Gustav took a quick glance.
He ruled out the first guess.
no problem.
This is indeed a proper Impressionist painting. From any angle, its painting method conforms to the Impressionist standards, and the brushwork and color creation are highly mature.
Simultaneously.
This painting also bears some of the brushwork characteristics of other popular painting styles in the early nineteenth century.
For example, the transition of color saturation between the foreground and the middle ground has a little bit of the shadow of the landscape painter Constable, and the sense of volume and architecture in the works is very similar to the characteristics of Manet's early brushwork...
Before seeing this painting, Gustav was only willing to believe three-tenths of the conclusions of the paper - the remaining ninety-seven percent were doubts.
The idea is too novel and too unconvincing.
One hundred and fifty years ago, Impressionist painters were a very rare breed.
Professional female painters are even rarer than Impressionist painters.
It is so rare that not only professional female painters, but even "not so professional" female artists can go down in history.
Elizabeth Siddal,
She was just an ordinary woman from the lower class, and the darling of all Pre-Raphaelite painters who lived twenty years before the Impressionists.
She liked to learn painting from painters while serving as a model for them, and eventually married Rossetti, an important Pre-Raphaelite painter.
In 1850, Elizabeth would not have been considered a professional painter.
But today, she has been dubbed the "uncrowned queen of the Pre-Raphaelites" and the "pioneer of female artists."
Oil paintings signed by Elizabeth Siddal appear at auctions in Europe and are worth at least 700,000 pounds.
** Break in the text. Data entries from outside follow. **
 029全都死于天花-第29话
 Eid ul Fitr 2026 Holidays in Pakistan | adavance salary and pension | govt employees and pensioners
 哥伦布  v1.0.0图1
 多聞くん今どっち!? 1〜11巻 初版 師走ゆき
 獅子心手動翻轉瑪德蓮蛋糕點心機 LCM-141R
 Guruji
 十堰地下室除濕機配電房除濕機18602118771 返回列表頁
Just for the historical significance, they can be sold at extremely high prices. Hollywood has even released a feature film with her as the protagonist.
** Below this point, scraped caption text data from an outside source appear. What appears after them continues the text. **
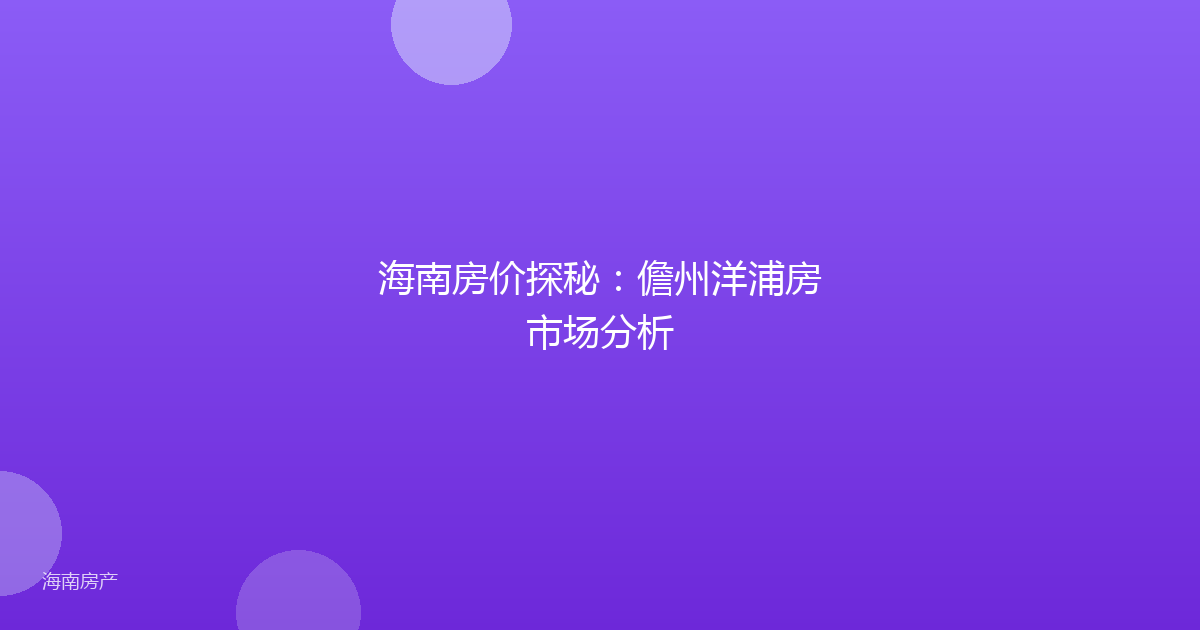 海南房价探秘:儋州洋浦房市场分析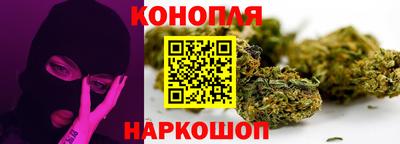 метадон Славгород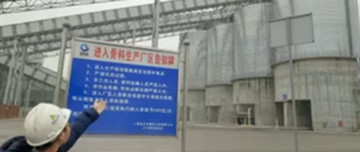 骨料生產(chǎn)線(xiàn)廠(chǎng)區(qū)實(shí)地培訓(xùn)新入職員工。以老帶新，以新促老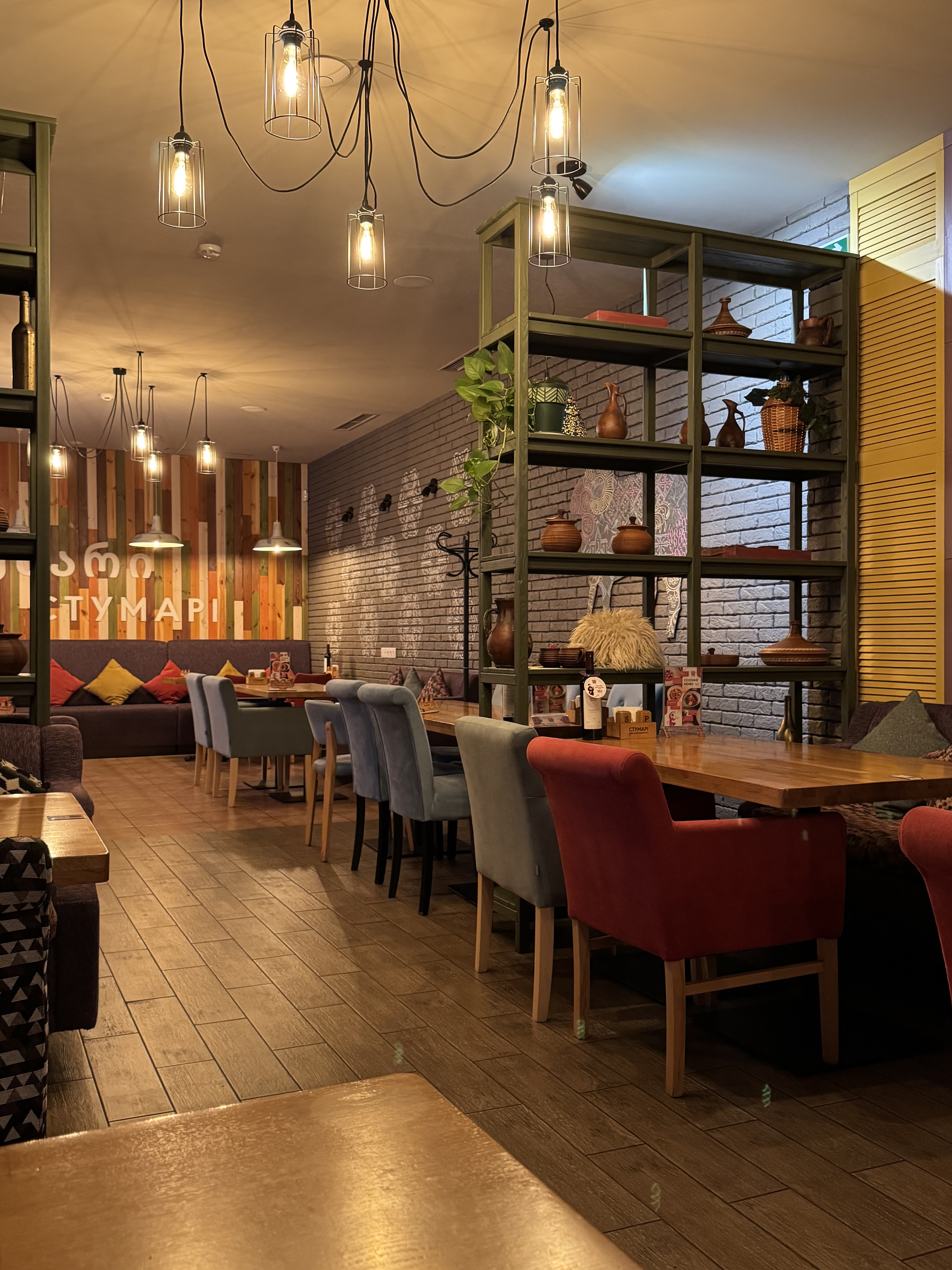 Ресторан грузинської кухні «Стумарі», м. Хмельницький image 2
Impressionist pioneer + female painter pioneer - the combination of these two names is like combustion plus accelerant, which can push a person's value to the sky.
Not to mention 2023.
Even in 1923 and 1873, her presence would have been as eye-catching as a flower among green leaves.
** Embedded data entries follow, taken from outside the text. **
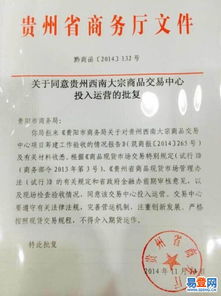 蕭山貴金屬投資代理 機遇與風險并存，如何選對合作伙伴？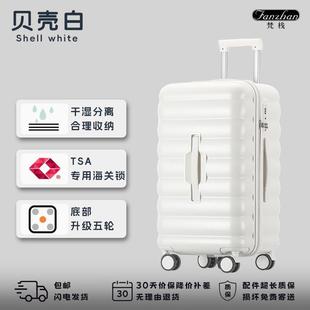 高档3分大容量行李箱女学生颜值拉高杆箱278寸用结实耐旅行密码箱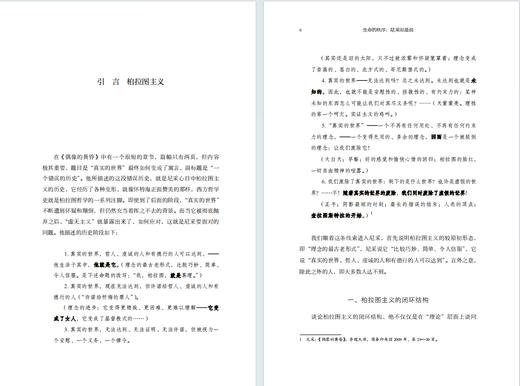 生命的秩序——尼采如是说 商品图3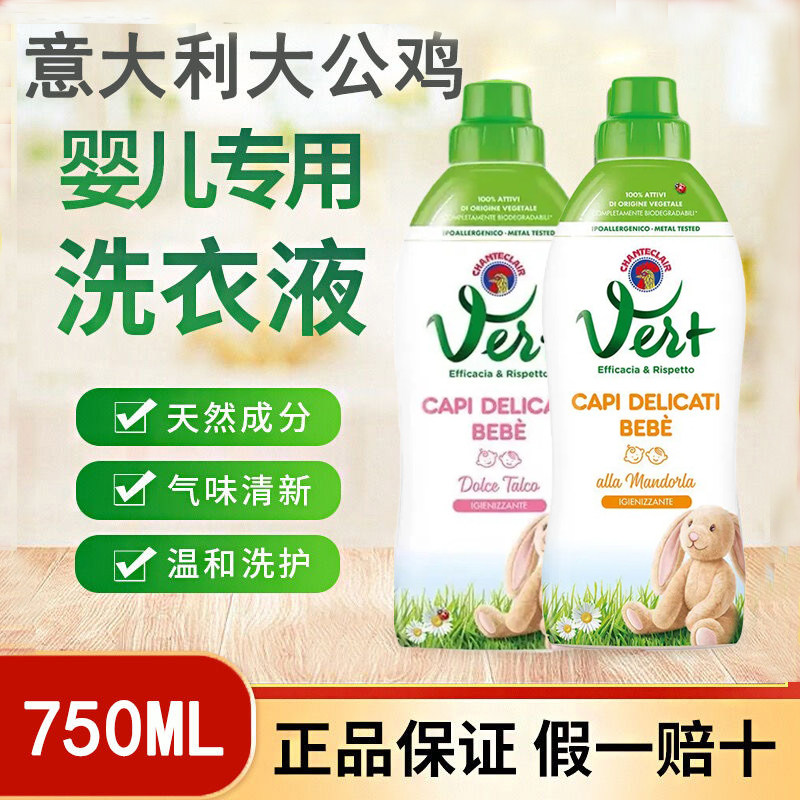 意大利原装大公鸡无荧光剂婴儿宝宝贴身衣物公鸡头洗衣液750ml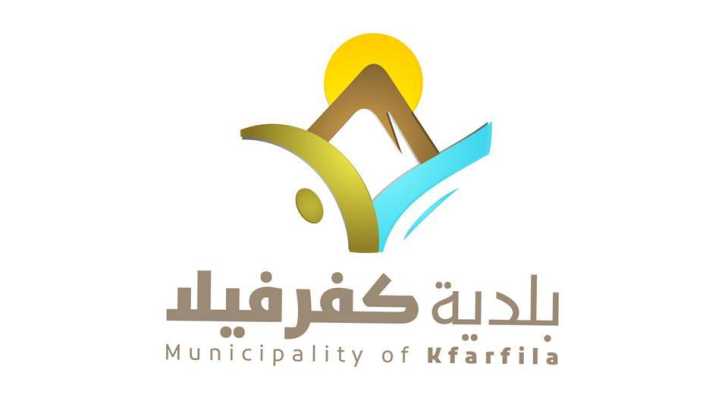 بلدية كفرفيلا تشكر الاهالي على تبرعاتهم لصيانة بيك آب البلدية المعطل الخاص بجمع النفايات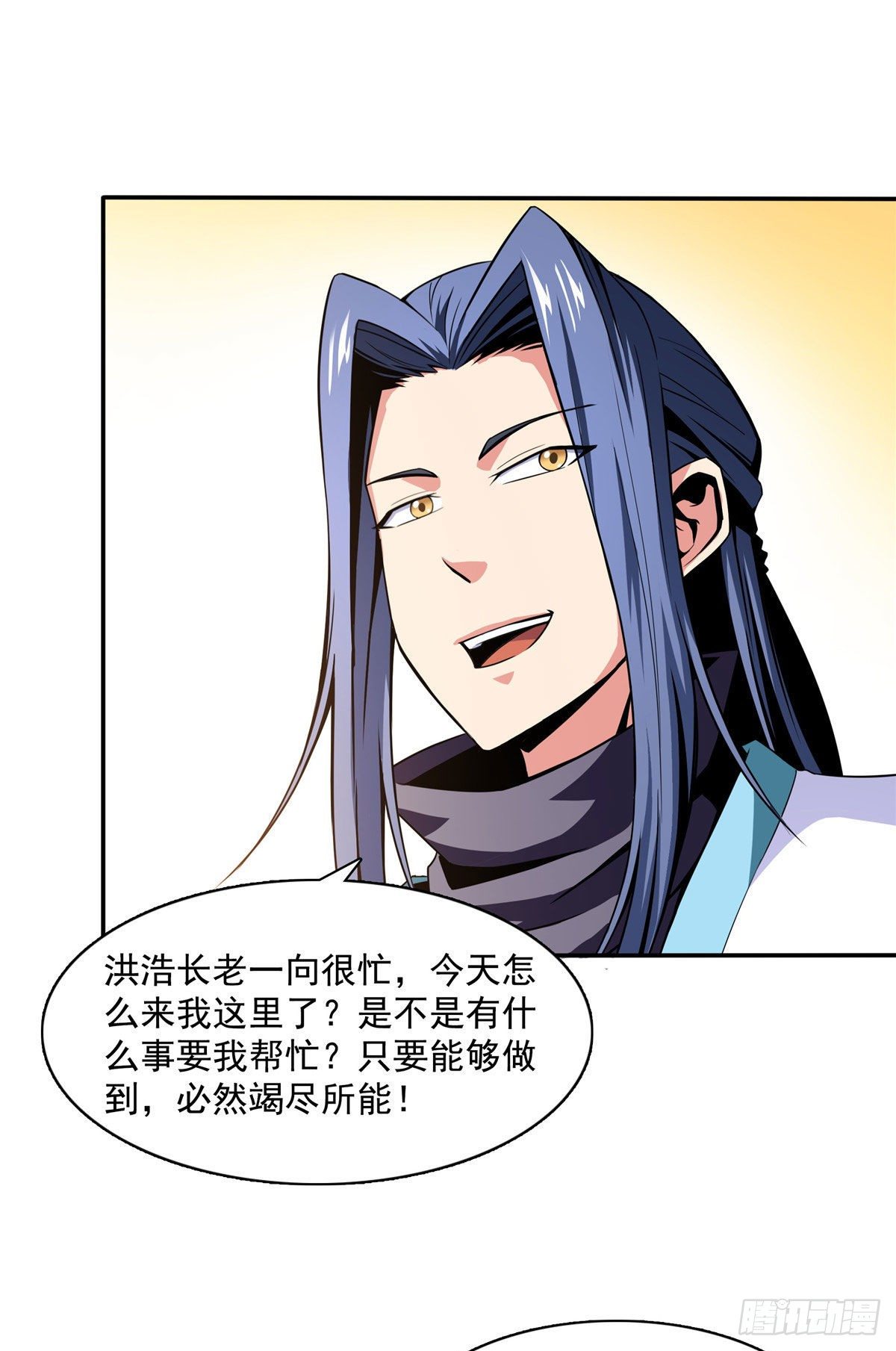 49 怎么教？27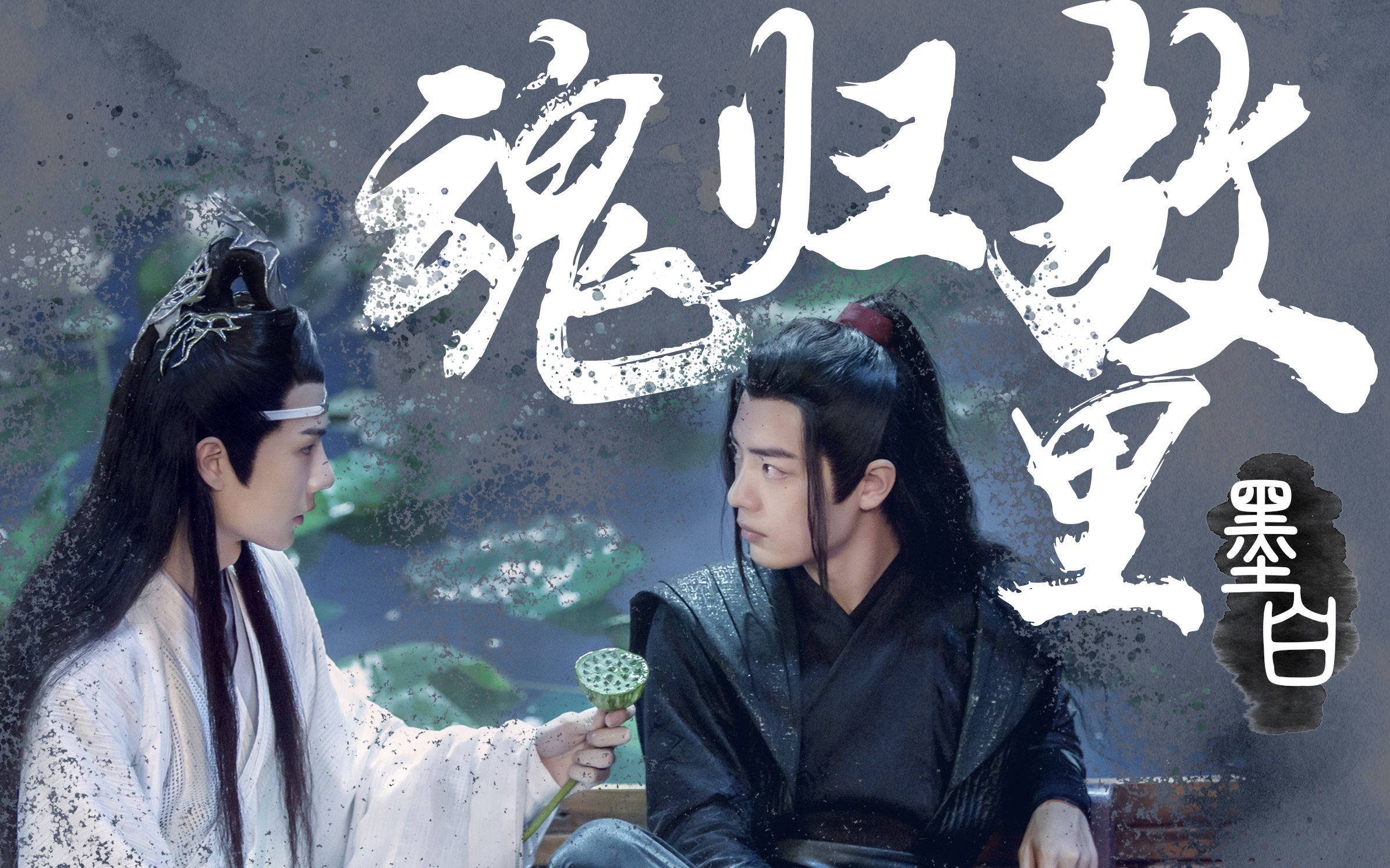 【陈情令】魂归故里+番外合集哔哩哔哩bilibili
Perhaps more than a century ago, she would not be accepted by society and would be criticized for being "improper".
However, pointing fingers is itself a form of attention.
Some female painters in small, unknown studios may indeed be overlooked by history.
But Impressionism is the founder of modern art and can be regarded as the most important school of painting in the history of Western oil painting. In terms of overall influence, even Picasso cannot compete with it.
Every early member of the Impressionist movement has been scrutinized through a magnifying glass by later scholars.
Unless there was a powerful social force that erased the existence of this "Carol" from the art world, causing everyone who knew her at the time to choose to keep silent.
otherwise.
It is almost impossible that the existence of such a painter will be forgotten by history.